Monday, April 4, 2016

Suffrage and Waves

Many people have qualms about the idea that feminism is separated into waves.  They agree that suffrage and then the second wave were both their own entities, but after that they have trouble calling the third and fourth wave their own movements.  In the article written by Jennifer Baumgardner she discusses how some second wave feminists feel that the term wave pits the different generations of the movement against each other.  I think that it is okay to separate Feminism into these sub-movements because each of these subdivisions has a large differentiation that has to do with motivation and thought.  The suffrage movement focused on the right to vote, whereas the second wave focused on civil liberties and the equality of men and women from a legal standpoint.  The third and fourth waves focus on the social consciousness, trying to change the discrimination that is innate in so many people.  Because of these vast differences it is okay to separate feminism, because I don't think it is creating a rift, rather it is acknowledging the differences in generation and helping us move toward our goal of equality.

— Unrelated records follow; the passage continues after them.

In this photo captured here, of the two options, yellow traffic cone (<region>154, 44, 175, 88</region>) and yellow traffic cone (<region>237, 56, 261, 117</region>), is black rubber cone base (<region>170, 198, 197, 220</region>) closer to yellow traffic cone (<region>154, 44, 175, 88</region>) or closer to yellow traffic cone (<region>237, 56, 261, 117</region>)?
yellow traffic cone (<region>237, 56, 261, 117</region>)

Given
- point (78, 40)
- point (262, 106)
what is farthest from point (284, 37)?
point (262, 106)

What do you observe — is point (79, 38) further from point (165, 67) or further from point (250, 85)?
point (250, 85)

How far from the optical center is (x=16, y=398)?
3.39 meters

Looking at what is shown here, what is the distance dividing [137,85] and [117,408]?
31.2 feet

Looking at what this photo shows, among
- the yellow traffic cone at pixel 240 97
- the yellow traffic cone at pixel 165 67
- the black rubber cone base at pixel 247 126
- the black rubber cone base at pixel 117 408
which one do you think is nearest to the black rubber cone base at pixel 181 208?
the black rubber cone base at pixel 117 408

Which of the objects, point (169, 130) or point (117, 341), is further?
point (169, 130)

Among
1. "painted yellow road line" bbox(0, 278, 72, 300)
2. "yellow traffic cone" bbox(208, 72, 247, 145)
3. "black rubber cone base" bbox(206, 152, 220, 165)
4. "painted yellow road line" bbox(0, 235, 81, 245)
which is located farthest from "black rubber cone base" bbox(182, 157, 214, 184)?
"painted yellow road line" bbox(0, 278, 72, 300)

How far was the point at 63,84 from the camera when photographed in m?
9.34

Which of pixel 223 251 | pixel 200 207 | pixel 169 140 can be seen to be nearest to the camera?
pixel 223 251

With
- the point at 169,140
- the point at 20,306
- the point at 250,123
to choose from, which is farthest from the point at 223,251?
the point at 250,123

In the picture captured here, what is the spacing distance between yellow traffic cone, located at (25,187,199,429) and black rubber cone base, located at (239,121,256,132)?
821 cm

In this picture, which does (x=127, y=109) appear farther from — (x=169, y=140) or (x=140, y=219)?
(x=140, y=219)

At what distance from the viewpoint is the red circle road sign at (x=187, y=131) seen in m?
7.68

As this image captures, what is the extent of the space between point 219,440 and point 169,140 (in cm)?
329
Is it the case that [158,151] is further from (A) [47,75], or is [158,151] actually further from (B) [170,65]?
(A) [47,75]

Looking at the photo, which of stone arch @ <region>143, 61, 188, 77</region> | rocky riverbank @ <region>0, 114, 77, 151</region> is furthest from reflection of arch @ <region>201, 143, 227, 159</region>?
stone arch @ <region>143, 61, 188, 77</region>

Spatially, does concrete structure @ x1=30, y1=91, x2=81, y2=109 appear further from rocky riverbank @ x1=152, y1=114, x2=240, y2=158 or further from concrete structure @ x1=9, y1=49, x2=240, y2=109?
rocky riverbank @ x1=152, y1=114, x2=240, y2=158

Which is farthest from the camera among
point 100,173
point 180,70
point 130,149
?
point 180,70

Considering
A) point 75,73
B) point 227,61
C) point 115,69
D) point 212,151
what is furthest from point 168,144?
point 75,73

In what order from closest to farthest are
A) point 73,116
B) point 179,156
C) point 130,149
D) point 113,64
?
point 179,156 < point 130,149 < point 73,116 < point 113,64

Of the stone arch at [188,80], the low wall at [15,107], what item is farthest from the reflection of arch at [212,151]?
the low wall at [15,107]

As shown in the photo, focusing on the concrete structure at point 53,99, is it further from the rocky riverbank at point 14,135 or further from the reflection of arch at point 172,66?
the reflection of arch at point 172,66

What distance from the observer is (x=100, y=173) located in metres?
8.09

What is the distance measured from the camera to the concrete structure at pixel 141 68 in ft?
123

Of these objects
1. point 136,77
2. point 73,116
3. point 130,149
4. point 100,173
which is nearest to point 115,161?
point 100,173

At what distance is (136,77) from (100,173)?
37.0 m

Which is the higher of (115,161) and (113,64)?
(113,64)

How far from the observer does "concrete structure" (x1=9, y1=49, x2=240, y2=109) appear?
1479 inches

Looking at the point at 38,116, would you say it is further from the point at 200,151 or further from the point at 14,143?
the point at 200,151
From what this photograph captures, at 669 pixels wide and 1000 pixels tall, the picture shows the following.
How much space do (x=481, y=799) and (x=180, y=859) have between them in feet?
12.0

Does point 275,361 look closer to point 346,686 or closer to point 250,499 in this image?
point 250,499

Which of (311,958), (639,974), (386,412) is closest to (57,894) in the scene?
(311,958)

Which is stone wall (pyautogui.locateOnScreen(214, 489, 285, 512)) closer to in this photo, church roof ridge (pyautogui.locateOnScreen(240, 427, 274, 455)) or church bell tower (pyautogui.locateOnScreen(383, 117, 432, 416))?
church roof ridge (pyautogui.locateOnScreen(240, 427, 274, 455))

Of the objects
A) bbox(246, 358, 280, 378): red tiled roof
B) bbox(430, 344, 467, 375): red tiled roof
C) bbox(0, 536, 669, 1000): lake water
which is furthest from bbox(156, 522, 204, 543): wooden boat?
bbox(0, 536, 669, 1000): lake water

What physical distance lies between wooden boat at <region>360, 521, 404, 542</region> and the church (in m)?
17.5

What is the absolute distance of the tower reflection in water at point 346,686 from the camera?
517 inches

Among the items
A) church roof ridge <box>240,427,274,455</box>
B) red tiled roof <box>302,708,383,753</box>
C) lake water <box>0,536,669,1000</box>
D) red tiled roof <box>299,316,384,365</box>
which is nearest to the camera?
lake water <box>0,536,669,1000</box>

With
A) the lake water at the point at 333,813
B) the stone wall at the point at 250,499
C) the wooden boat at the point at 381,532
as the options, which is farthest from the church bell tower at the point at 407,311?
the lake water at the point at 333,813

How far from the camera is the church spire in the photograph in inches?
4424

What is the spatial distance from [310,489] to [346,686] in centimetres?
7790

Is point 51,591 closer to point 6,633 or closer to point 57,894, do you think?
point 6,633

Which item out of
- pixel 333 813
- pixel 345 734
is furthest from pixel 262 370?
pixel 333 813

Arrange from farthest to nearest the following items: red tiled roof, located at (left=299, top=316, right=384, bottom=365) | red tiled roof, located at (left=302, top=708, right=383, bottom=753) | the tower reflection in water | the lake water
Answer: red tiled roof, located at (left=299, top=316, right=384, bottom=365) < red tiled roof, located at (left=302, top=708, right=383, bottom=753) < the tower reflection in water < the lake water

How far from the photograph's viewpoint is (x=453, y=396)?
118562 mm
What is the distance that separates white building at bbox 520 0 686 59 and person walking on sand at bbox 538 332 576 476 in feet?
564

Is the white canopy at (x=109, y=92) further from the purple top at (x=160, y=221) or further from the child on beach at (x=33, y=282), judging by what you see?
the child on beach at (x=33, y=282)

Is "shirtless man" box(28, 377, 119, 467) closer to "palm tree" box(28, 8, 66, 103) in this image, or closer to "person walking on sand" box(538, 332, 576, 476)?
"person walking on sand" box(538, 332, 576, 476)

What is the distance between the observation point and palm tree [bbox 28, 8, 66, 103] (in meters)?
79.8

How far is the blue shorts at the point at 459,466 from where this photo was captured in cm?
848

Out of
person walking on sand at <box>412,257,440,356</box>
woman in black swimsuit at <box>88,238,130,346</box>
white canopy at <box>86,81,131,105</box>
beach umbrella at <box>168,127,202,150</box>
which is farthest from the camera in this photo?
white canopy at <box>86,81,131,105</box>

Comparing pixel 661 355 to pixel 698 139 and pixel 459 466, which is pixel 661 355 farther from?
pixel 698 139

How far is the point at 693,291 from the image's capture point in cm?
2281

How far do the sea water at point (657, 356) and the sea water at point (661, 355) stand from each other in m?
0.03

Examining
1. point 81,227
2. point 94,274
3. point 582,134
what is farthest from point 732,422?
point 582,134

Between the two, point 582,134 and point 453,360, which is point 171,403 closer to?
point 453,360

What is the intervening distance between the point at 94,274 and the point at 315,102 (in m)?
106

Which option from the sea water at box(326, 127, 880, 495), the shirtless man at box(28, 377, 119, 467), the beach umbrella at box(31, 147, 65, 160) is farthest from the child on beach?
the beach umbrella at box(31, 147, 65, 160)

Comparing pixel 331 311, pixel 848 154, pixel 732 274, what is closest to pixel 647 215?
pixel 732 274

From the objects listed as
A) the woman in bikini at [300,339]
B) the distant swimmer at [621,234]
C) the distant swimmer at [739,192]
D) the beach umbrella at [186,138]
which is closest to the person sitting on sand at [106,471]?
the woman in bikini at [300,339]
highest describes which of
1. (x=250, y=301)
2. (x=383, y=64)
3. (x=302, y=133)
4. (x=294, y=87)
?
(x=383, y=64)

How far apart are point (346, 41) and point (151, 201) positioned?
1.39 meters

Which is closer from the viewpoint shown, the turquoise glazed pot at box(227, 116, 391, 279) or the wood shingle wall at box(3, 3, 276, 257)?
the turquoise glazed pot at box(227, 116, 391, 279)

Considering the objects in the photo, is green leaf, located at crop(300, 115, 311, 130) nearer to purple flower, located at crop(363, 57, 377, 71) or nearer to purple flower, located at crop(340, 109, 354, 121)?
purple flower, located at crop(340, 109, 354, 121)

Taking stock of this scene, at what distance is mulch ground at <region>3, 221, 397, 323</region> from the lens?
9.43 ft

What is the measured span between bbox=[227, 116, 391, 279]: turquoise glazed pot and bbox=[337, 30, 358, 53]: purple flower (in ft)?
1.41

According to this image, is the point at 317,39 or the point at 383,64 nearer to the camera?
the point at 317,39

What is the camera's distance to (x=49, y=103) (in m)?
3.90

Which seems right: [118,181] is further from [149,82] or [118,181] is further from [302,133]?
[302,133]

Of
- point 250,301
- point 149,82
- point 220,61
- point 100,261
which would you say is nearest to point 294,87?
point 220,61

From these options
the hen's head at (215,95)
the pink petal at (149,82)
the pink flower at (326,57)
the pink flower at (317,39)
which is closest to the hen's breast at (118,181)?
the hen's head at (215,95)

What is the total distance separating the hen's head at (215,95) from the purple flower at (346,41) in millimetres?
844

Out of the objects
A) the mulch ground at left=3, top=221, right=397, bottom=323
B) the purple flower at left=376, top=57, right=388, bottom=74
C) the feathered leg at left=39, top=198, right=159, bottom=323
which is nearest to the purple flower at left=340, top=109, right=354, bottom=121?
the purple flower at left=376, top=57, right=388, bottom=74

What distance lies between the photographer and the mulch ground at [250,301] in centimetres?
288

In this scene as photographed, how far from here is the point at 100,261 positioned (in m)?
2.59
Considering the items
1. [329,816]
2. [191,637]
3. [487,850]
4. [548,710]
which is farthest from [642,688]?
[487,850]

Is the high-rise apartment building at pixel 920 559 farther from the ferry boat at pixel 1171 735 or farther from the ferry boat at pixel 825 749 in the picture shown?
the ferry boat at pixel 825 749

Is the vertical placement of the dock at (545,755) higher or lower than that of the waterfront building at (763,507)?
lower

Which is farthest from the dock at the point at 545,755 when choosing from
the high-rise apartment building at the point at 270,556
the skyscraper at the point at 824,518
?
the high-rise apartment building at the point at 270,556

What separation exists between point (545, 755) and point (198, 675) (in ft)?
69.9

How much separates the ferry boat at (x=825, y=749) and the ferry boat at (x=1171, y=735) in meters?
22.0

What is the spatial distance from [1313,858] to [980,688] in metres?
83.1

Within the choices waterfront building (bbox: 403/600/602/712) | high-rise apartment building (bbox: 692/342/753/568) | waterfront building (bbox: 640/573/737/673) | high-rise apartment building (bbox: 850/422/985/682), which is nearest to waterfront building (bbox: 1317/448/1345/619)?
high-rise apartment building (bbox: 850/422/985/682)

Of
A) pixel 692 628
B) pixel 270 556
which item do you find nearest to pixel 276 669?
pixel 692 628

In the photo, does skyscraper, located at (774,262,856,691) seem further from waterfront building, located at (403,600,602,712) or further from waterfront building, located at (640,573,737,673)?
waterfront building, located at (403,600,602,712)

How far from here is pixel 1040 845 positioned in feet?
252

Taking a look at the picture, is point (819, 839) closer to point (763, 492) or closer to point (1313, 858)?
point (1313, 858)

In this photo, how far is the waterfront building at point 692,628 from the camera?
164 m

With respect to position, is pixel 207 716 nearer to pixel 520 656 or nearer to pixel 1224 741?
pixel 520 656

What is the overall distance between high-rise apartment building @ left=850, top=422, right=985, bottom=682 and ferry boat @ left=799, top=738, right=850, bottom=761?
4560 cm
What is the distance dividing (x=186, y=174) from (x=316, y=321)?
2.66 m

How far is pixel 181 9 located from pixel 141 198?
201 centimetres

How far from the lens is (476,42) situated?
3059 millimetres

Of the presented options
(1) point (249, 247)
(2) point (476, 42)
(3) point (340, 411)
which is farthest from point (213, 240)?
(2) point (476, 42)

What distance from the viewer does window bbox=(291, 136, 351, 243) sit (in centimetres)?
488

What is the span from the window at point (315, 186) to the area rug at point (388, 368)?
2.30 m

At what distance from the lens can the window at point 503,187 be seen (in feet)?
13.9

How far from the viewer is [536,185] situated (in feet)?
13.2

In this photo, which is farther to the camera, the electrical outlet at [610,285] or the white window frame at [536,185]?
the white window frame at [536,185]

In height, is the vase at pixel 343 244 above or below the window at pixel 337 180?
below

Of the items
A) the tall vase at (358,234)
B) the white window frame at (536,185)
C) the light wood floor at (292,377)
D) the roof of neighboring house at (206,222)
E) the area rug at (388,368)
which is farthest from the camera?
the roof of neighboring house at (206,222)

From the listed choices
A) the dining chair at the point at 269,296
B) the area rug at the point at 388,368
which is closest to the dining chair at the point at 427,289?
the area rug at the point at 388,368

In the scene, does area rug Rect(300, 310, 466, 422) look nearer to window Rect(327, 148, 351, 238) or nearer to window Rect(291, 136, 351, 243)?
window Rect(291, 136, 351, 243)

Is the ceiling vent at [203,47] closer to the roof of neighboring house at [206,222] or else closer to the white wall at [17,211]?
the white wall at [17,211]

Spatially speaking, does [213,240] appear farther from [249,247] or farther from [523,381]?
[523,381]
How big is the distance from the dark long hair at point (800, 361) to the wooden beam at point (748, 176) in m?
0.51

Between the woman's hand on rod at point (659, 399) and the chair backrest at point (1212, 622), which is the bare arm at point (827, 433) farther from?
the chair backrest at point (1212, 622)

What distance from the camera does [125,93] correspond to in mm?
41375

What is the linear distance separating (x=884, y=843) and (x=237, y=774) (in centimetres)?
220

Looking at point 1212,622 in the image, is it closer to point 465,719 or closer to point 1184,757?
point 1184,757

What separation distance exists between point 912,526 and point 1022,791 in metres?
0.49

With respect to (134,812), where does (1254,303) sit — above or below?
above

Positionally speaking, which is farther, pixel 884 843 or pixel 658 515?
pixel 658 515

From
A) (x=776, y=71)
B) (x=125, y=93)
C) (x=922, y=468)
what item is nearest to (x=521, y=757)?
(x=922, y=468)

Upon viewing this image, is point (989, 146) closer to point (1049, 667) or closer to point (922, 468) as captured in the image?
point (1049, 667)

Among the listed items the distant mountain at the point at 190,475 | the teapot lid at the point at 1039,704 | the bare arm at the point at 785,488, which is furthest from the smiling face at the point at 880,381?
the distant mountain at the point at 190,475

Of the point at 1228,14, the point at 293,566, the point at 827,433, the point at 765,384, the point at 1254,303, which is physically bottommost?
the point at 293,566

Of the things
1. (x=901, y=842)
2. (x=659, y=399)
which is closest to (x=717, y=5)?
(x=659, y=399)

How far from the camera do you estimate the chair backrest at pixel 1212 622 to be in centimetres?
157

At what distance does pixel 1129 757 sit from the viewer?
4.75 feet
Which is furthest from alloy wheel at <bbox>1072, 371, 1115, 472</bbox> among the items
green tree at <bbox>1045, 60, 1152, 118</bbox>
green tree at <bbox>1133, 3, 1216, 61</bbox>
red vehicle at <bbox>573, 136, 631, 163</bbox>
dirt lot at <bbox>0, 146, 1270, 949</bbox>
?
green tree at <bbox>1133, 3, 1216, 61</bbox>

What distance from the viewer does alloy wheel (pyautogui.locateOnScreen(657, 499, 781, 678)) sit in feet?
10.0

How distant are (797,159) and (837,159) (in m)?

I enjoyed in Ms. O'Connell's presentation and reading as I learned a lot that I had not previously known about feminism. I especially liked at the start of class how she told us how she asks each of her students if they are a feminist and why many people, including females, say no.  I think it is important to come up with an operational definition of feminism that allows women to be strong and fight for their rights without being viewed as scary, or man-hating.  This lesson also made me realize how little is taught in U.S. History about women's suffrage throughout elementary, middle and even high school.  This is a very important part of the history of our country and I know some girls who don't even know how recently we didn't have the right to vote.  I think it's is a very important subject that should be resigned to only electives of women's studies and people who already know enough about it to choose to learn more.  In middle schools instead of teaching the revolutionary war for the sixth time they could teach about suffrage, or fit a suffrage unit into the subject of the civil war because the two were tied together.  Earlier this year we discussed how micro-histories give the chance for the voices of the minority to be heard in the broader spectrum of history.  I think women's suffrage was a big enough and important enough movement to not be only a micro-history.

I found the cookbooks really fascinating, yet kind of ironic.  The motto "give us the vote and we will cook", made me cringe a little bit, but they were fighting the battle in a way that would gain support and help them win.  I owe a lot to the suffragettes,  I was recently allowed too vote in the primary and being politically aware and active is important to me.  I thought it was funny how many of the counter arguments to suffrage were saying that men would have to boil water, and that's absurd.  then I come home on Thursday night and my father is struggling with cooking pasta,  the first step to which, is boiling water.